The menu is small yet boasts formidable range – so you can drag along your hungover party pals and Sunday morning jogging freaks alike. “We don’t want to just have [vegan] fast food, nor to have the typical vegan options where it’s just all super healthy,” says Klammer. That extends to the drinks, too: you can play it healthy with house-made kombucha, or continue last night’s party with an intriguing herb-spiked bergamot spritz (among other options), and coffee from Berliner Kaffeerösterei.

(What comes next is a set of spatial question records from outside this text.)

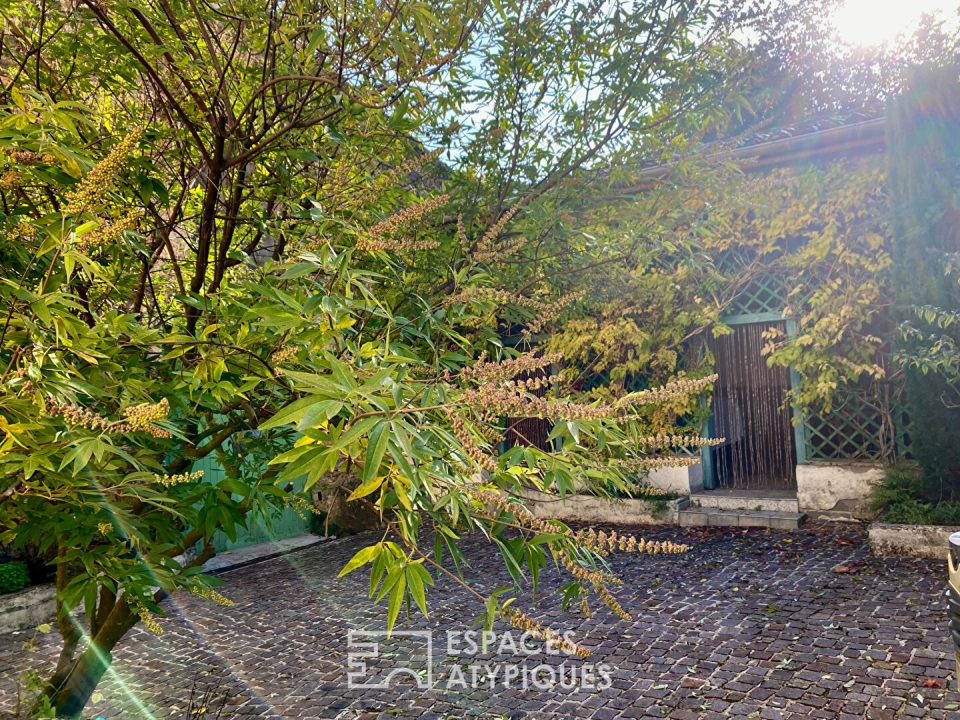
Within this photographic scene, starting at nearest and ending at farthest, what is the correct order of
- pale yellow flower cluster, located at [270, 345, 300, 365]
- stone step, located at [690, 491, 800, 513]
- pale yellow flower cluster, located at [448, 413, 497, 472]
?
Result: pale yellow flower cluster, located at [448, 413, 497, 472] < pale yellow flower cluster, located at [270, 345, 300, 365] < stone step, located at [690, 491, 800, 513]

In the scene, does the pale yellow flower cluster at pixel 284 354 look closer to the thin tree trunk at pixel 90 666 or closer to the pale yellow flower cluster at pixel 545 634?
the pale yellow flower cluster at pixel 545 634

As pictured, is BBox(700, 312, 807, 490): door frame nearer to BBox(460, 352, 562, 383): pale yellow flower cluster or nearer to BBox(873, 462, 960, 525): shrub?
BBox(873, 462, 960, 525): shrub

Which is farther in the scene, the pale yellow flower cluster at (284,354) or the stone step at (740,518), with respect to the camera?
the stone step at (740,518)

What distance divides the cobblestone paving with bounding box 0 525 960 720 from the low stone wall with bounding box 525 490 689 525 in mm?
1741

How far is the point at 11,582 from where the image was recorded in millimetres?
5977

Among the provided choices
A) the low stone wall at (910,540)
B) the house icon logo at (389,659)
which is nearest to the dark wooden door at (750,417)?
the low stone wall at (910,540)

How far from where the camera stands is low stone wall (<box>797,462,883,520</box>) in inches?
320

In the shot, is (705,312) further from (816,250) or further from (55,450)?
(55,450)

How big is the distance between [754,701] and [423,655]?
2.16 m

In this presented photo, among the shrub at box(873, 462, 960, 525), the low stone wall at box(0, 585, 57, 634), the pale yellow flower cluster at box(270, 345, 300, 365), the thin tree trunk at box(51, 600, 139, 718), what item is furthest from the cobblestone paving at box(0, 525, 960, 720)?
the pale yellow flower cluster at box(270, 345, 300, 365)

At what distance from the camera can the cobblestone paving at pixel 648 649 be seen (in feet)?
12.9

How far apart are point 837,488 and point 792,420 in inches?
37.3

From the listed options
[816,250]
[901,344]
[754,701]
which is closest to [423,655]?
[754,701]

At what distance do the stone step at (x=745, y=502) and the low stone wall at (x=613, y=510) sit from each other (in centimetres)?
23
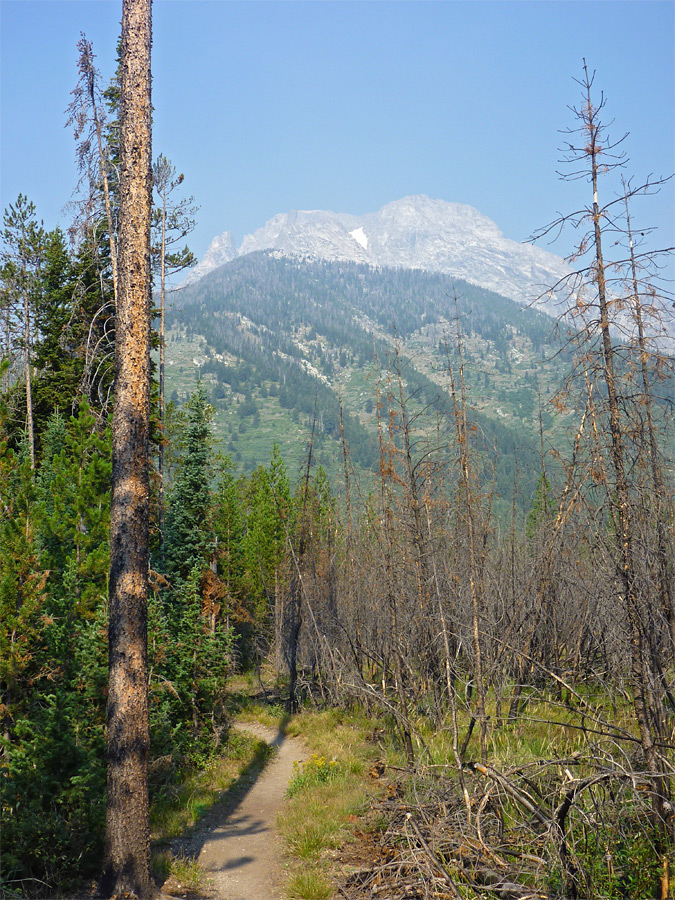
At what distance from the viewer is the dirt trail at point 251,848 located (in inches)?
264

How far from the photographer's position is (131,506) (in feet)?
19.9

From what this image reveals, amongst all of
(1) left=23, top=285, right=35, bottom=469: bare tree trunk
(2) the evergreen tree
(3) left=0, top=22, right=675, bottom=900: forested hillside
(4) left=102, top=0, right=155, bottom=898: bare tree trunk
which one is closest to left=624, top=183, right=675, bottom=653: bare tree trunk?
(3) left=0, top=22, right=675, bottom=900: forested hillside

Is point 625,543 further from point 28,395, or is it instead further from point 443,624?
point 28,395

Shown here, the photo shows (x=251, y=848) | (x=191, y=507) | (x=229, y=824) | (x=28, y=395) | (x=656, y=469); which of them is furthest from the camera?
(x=28, y=395)

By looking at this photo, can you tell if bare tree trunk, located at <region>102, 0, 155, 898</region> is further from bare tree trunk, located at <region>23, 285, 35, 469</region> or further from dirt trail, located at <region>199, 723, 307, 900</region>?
bare tree trunk, located at <region>23, 285, 35, 469</region>

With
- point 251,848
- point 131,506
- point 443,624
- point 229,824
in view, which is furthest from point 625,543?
point 229,824

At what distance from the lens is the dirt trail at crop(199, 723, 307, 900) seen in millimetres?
6695

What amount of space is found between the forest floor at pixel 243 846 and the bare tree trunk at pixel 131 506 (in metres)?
1.14

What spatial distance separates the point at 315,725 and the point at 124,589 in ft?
31.0

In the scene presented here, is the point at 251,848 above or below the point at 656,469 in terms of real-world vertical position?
below

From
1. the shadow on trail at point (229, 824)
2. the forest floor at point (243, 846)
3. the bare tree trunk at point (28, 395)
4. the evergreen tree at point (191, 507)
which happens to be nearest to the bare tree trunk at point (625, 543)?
the forest floor at point (243, 846)

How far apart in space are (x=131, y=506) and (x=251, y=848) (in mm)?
4631

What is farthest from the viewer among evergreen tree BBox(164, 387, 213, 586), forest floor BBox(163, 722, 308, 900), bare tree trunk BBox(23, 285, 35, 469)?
bare tree trunk BBox(23, 285, 35, 469)

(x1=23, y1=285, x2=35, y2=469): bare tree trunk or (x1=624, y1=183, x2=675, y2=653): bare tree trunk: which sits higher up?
(x1=23, y1=285, x2=35, y2=469): bare tree trunk
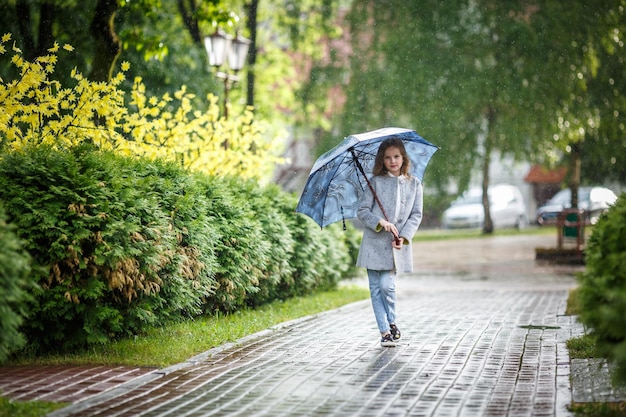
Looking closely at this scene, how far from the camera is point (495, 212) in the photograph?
44969 mm

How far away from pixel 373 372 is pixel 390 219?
212cm

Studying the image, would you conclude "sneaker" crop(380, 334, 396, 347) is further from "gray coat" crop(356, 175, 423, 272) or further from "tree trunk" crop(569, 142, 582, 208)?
"tree trunk" crop(569, 142, 582, 208)

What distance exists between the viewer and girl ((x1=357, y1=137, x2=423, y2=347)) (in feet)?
30.5

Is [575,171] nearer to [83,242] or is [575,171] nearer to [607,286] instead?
[83,242]

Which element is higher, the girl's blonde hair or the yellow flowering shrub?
the yellow flowering shrub

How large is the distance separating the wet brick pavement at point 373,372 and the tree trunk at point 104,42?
14.8ft

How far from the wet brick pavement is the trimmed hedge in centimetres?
80

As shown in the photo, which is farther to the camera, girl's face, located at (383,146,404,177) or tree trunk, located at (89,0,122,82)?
tree trunk, located at (89,0,122,82)

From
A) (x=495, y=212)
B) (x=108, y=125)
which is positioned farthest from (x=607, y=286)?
(x=495, y=212)

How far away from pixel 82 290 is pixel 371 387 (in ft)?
8.46

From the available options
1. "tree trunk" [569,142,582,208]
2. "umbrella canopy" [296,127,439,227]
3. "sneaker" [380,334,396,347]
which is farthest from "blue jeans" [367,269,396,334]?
"tree trunk" [569,142,582,208]

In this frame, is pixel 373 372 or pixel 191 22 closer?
pixel 373 372

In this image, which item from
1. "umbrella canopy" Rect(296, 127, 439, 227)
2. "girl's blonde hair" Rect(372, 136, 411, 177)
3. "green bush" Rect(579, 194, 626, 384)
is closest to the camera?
"green bush" Rect(579, 194, 626, 384)

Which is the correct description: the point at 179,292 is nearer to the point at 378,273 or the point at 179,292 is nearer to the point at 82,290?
the point at 82,290
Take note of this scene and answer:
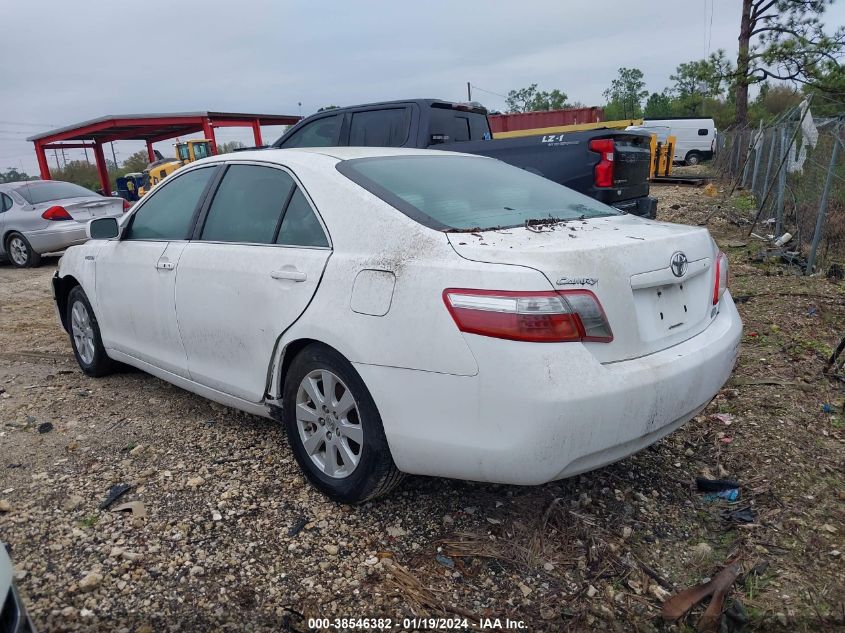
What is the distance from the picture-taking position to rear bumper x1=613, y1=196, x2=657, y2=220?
6883 mm

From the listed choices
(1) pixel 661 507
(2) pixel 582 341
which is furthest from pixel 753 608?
(2) pixel 582 341

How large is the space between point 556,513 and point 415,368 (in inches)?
40.5

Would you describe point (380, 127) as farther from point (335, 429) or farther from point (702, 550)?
point (702, 550)

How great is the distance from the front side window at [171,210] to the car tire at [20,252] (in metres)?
7.63

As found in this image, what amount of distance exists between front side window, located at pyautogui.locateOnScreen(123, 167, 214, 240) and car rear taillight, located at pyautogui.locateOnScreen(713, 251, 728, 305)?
2729mm

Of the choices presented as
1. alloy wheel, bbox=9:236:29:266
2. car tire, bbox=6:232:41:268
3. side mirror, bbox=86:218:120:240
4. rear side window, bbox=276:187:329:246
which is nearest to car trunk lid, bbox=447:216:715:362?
rear side window, bbox=276:187:329:246

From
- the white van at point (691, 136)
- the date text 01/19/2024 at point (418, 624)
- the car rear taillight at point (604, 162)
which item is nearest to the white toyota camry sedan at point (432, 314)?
the date text 01/19/2024 at point (418, 624)

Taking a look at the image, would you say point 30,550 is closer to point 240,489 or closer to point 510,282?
point 240,489

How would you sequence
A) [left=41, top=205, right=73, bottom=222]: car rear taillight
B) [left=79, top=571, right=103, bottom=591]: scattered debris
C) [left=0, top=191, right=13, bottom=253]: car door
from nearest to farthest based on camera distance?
1. [left=79, top=571, right=103, bottom=591]: scattered debris
2. [left=41, top=205, right=73, bottom=222]: car rear taillight
3. [left=0, top=191, right=13, bottom=253]: car door

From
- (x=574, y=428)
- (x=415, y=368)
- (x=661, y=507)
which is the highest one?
(x=415, y=368)

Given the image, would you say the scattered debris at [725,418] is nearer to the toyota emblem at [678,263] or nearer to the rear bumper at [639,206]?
the toyota emblem at [678,263]

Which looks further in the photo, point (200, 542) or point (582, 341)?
point (200, 542)

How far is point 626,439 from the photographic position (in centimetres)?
226

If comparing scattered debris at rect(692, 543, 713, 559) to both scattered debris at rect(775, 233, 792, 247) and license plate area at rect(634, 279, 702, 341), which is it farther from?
scattered debris at rect(775, 233, 792, 247)
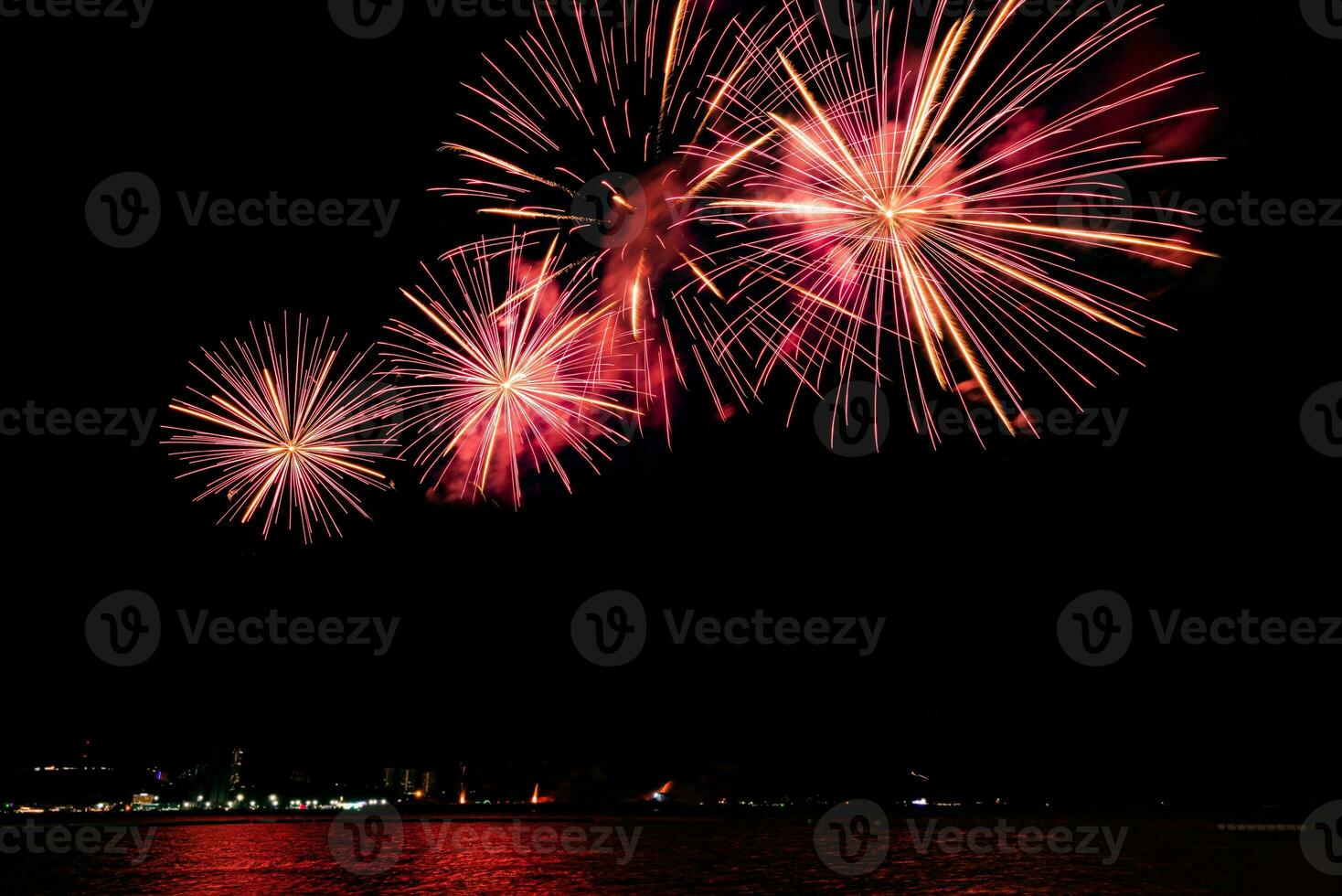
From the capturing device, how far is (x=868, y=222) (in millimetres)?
12234

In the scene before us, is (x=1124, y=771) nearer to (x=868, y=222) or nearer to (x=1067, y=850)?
(x=1067, y=850)

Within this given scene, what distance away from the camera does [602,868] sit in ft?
57.5

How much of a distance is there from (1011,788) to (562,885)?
77.1 m

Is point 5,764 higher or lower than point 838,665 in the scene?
lower

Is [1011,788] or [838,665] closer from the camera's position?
[838,665]

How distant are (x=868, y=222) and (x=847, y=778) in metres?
78.6

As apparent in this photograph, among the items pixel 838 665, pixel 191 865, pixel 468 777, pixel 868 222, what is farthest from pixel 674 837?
pixel 468 777

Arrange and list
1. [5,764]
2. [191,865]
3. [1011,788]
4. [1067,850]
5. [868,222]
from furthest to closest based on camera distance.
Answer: [1011,788], [5,764], [1067,850], [191,865], [868,222]

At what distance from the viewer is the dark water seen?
1438 centimetres

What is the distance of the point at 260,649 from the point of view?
205ft

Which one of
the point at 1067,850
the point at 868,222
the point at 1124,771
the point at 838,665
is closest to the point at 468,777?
the point at 838,665

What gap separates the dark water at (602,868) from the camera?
14375mm

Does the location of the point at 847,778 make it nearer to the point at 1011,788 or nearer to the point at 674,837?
the point at 1011,788

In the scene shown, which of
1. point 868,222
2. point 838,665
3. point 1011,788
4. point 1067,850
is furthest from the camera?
point 1011,788
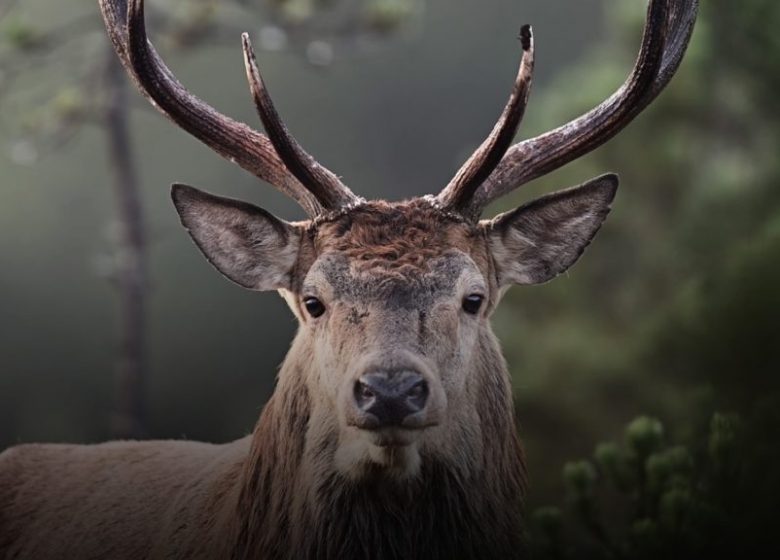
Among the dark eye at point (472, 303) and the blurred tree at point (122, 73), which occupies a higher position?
the blurred tree at point (122, 73)

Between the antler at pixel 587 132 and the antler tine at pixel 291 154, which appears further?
the antler at pixel 587 132

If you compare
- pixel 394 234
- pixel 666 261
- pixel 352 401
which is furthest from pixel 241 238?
pixel 666 261

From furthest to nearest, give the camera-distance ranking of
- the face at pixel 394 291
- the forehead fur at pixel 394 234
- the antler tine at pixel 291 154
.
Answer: the antler tine at pixel 291 154 → the forehead fur at pixel 394 234 → the face at pixel 394 291

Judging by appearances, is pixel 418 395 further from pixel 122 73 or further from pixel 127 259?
pixel 122 73

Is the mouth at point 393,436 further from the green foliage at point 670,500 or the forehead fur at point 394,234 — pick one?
the green foliage at point 670,500

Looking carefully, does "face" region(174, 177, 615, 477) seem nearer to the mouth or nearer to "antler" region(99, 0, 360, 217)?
the mouth

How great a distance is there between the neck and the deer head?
0.04 m

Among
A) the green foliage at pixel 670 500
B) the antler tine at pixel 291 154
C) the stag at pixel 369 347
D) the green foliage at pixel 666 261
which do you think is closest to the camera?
the stag at pixel 369 347

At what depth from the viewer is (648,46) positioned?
20.5 feet

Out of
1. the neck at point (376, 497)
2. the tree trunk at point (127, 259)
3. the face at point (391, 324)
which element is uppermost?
the tree trunk at point (127, 259)

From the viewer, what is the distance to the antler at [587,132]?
6219 millimetres

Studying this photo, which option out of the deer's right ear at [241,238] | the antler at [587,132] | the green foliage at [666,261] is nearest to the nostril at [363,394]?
the deer's right ear at [241,238]

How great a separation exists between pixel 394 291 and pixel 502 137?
0.71 m

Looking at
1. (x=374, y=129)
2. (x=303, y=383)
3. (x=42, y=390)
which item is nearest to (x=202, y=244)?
(x=303, y=383)
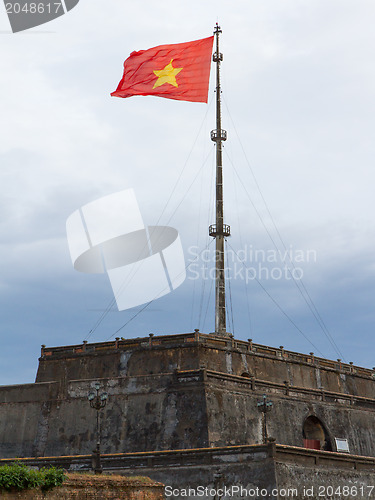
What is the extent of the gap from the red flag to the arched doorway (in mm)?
19554

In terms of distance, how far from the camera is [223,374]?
34.8 metres

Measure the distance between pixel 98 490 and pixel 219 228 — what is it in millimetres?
22766

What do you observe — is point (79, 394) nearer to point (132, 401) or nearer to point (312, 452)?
point (132, 401)

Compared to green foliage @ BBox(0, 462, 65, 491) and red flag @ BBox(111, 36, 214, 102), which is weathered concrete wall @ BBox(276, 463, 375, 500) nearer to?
green foliage @ BBox(0, 462, 65, 491)

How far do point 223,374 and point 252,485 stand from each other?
802 centimetres

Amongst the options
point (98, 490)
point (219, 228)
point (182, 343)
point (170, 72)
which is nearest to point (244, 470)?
point (98, 490)

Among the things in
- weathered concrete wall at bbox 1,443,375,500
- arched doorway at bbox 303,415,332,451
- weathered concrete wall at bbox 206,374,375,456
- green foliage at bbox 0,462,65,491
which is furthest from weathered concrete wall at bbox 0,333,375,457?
green foliage at bbox 0,462,65,491

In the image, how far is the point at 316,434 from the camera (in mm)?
37750

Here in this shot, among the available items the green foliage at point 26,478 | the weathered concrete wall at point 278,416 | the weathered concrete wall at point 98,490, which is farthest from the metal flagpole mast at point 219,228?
the green foliage at point 26,478

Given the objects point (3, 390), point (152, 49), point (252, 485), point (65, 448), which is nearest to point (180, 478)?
point (252, 485)

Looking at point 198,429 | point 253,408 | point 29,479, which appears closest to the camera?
point 29,479

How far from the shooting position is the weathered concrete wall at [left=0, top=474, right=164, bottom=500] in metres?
21.6

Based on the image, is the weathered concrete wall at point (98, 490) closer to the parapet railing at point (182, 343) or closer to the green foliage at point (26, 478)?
the green foliage at point (26, 478)

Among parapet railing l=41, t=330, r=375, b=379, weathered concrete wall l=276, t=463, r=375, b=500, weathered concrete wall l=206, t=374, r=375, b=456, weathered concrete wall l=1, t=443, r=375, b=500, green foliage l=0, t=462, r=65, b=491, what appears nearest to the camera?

While Wanda is cool-and-casual daytime affair, there’s a hint of fine dining to its space: Klammer and Schwenk wrangled the former dining room of fine dining destination Lode & Stijn, which closed at the end of 2023, complete with the former restaurant’s eye-catching green banquettes, modernist light fixtures and sleek designer ceramics. They’ve spiced it up with their own decor (check out the artwork that mixes “sex” and “brunch” in an outré way).
And since it’s a summer pop-up, there’s outdoor seating. You’ll be able to visit Wanda until November, when the lease is up, but don’t dally: the owners can’t guarantee that Wanda will continue past that date. Our recommendation? Do as Klammer does: “I try to focus on the moment and to live it and to enjoy it now.”
- Wanda, Lausitzer Str. 25, Kreuzberg, details.